A exigência cada vez mais forte de desenvolver uma sociologia dos fenômenos culturais pôs em foco o surgimento, na época tardia, de novos atores e vetores culturais, tais como o monge, o militar, o burocrata, o bárbaro, etc. No que diz respeito à Igreja, o grupo eclesiástico subalterno, por causa da falta de fontes, é muito mal conhecido se comparado com o que conhecemos em relação aos bispos. O escritor Firmico Materno apresenta algumas das « novas profissões » que são recrutadas no nível curial e não senatorial : o que qualificaríamos hoje como « profissionais intermediários »: os burocratas (scribae de governadores, de magistrados, do senado, funcionários executivos do príncipe, chefes do serviço da chancelaria ou dos serviços fiscais, tanto na esfera pública quanto privada), os intendentes ou os administradores (actores aut procuratores) que estavam a serviço dos grandes proprietários absenteístas, ao lado das figuras mais tradicionais da sociedade antiga, os mestres de retórica (rhetores) e de gramática (grammaticii), cuja importância social cresce, como mostrou Robert Kaster . Estes detentores de emprego médio, colocados em posições estratégicas da comunicação social, veiculavam, todavia, valores diferentes daqueles da aristocracia. Pertencem ao meio que Aulo Gélio designava com desprezo como vulgus semidoctum (pessoas mediócres, pouco sábias).
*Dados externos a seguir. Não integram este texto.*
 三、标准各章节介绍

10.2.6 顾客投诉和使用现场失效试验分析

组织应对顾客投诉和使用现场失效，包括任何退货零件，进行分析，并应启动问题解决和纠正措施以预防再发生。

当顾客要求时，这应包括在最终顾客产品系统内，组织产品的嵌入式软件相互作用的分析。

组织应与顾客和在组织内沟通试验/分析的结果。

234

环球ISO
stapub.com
Pode-se acrescentar a estes novos atores culturais, as mulheres, que têm um papel ativo na transmissão da cultura cristã. A polemica pagã não se engana com o exemplo de Célsio, que designa as "mulheres idiotas" (gynaiôn tinôn anoètôn)" como agentes da subversão religiosa no seio das famílias, pois tais mulheres se contaminavam quando se misturavam aos domésticos e aos fornecedores que encontravam cotidianamente e que constituíam, para o vir doctus, a parte mais inculta da sociedade humana, a mais estranha à paideia e à aprendizagem da razão.

A arte tardia

Desde 1901, o historiador de arte Aloïs Riegl tinha "libertado" a arte antiga tardia da acusação de ter se tornado uma arte popular, explicando-a por uma mudança na vontade expressiva e nas mensagens transmitidas àquilo que se habitou atribuir à falta de técnica dos artistas "vindos do povo". Reigl explicava o abandono das convenções clássicas nas artes plásticas pela intenção de exprimir a transcendência, mais do que a forma e pelo interesse colocado no conteúdo, ou seja, na finalidade exterior da obra de arte, mais do que a reprodução realista das formas naturais.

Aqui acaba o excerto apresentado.